Par Jean-Pierre Robin

Publié hier à 20h42

Pour Laurent Saint-Martin, ministre du Budget et des Comptes publics, «si nous taxons trop, nous briserons le consentement à l’impôt». 

ANALYSE – Quasi-championne mondiale des dépenses publiques et des prélèvements obligatoires, la France se trouve dans l’obligation de faire admettre à sa population de consentir à des financements plus massifs qu’ailleurs.

C’est le fondement même de la démocratie, et notre Constitution se réfère à la Déclaration des droits de l’homme et du citoyen de 1789 (article 14) : « Les citoyens ont le droit de constater, par eux-mêmes ou par leurs représentants, la nécessité de la contribution publique, de la consentir librement, d’en suivre l’emploi, et d’en déterminer la quotité, l’assiette, le recouvrement et la durée. » Il est donc légitime d’en rappeler le principe, comme l’a fait à plusieurs reprises ces derniers jours à l’Assemblée nationale Laurent Saint-Martin, le ministre du Budget et des Comptes publics : « Si nous taxons trop, nous briserons le consentement à l’impôt », a-t-il martelé devant le déluge de propositions de nouvelles taxes.

L’expression est tout aussi récurrente sur les lèvres de Pierre Moscovici, le premier président de la Cour des comptes, répétant à l’envi que « le consentement à l’impôt est fragile ». En conclusion d’un sondage Elabe réalisé en mars 2024 selon lequel « 81 % des Français estiment que le montant des impôts et des taxes n’est pas bien utilisé par les pouvoirs publics », l’Institut Montaigne s’inquiète de son côté d’ « un délitement progressif du consentement fiscal ».

Lors des revues semestrielles sur la dette publique, les agences de notation financière ne manquent certes jamais de rendre hommage au fisc français et à sa capacité à « lever l’impôt ». Ce qui implique en même temps une organisation administrative ad hoc et l’acceptation des contribuables eux-mêmes, le bon vouloir des Français.

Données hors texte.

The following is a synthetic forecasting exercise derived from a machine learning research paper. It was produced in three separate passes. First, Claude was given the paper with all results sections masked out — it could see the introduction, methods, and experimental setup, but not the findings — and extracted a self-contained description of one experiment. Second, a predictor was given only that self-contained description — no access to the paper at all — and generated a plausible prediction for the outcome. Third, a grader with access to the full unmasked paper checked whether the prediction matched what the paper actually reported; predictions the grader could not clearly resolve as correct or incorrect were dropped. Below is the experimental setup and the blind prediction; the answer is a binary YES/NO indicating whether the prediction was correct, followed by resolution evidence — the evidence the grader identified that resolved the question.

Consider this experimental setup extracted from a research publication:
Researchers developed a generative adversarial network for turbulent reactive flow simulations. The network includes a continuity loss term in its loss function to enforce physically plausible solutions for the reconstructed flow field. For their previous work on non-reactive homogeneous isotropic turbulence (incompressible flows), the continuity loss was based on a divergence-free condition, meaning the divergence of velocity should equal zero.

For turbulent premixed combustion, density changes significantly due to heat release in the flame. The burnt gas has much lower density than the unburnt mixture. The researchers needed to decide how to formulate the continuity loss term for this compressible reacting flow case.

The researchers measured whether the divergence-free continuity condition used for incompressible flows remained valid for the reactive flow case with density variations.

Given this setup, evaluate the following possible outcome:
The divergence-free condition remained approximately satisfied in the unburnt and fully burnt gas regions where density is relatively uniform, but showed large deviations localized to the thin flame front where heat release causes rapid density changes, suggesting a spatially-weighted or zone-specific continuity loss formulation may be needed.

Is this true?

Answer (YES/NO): NO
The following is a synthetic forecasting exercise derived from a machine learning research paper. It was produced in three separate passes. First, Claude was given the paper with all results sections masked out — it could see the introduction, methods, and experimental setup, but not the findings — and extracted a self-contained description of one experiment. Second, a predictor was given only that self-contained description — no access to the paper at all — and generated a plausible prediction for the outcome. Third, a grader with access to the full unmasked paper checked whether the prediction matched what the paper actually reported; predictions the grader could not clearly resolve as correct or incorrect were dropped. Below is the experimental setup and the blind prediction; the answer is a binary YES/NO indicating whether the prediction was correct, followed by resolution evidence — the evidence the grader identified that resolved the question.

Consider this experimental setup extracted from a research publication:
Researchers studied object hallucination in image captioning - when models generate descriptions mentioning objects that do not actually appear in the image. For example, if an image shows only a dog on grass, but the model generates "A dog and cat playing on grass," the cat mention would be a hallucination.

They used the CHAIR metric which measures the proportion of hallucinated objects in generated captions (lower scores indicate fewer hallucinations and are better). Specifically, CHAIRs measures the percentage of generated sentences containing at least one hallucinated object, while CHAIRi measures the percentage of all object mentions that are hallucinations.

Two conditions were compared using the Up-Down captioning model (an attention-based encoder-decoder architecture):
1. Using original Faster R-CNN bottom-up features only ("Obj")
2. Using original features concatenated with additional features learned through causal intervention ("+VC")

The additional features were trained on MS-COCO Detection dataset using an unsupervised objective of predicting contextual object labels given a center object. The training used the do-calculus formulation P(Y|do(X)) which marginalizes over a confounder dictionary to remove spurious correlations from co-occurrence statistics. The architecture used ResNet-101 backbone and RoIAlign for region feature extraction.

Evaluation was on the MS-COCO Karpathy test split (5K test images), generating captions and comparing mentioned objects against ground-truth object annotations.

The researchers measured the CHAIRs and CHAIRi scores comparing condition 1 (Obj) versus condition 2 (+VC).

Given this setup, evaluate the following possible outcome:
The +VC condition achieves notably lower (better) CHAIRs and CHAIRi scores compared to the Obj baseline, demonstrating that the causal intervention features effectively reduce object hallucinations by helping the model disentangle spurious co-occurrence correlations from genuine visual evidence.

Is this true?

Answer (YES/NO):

Or rien n’est acquis.

« Sentiment d’équité fiscale »

Le Conseil des prélèvements obligatoires (CPO), organe indépendant de la Cour des comptes, surveille la situation comme le lait sur le feu. À cet effet le CPO a mis en place un baromètre « de la perception qu’ont les Français des prélèvements fiscaux et sociaux ». Selon le sondage biannuel Harris Interactive-CPO effectué fin 2023, « 75 % des gens pensent que le niveau d’imposition est trop élevé en France », et « 63 % des gens pensent qu’ils paient (personnellement) trop d’impôts »

Se fondant sur les résultats de ce baromètre, le CPO estime que « les principaux déterminants du consentement à l’impôt sont par ordre croissant : la connaissance du système socio-fiscal, le sentiment d’équité fiscale et la satisfaction quant à l’utilisation de l’argent public. »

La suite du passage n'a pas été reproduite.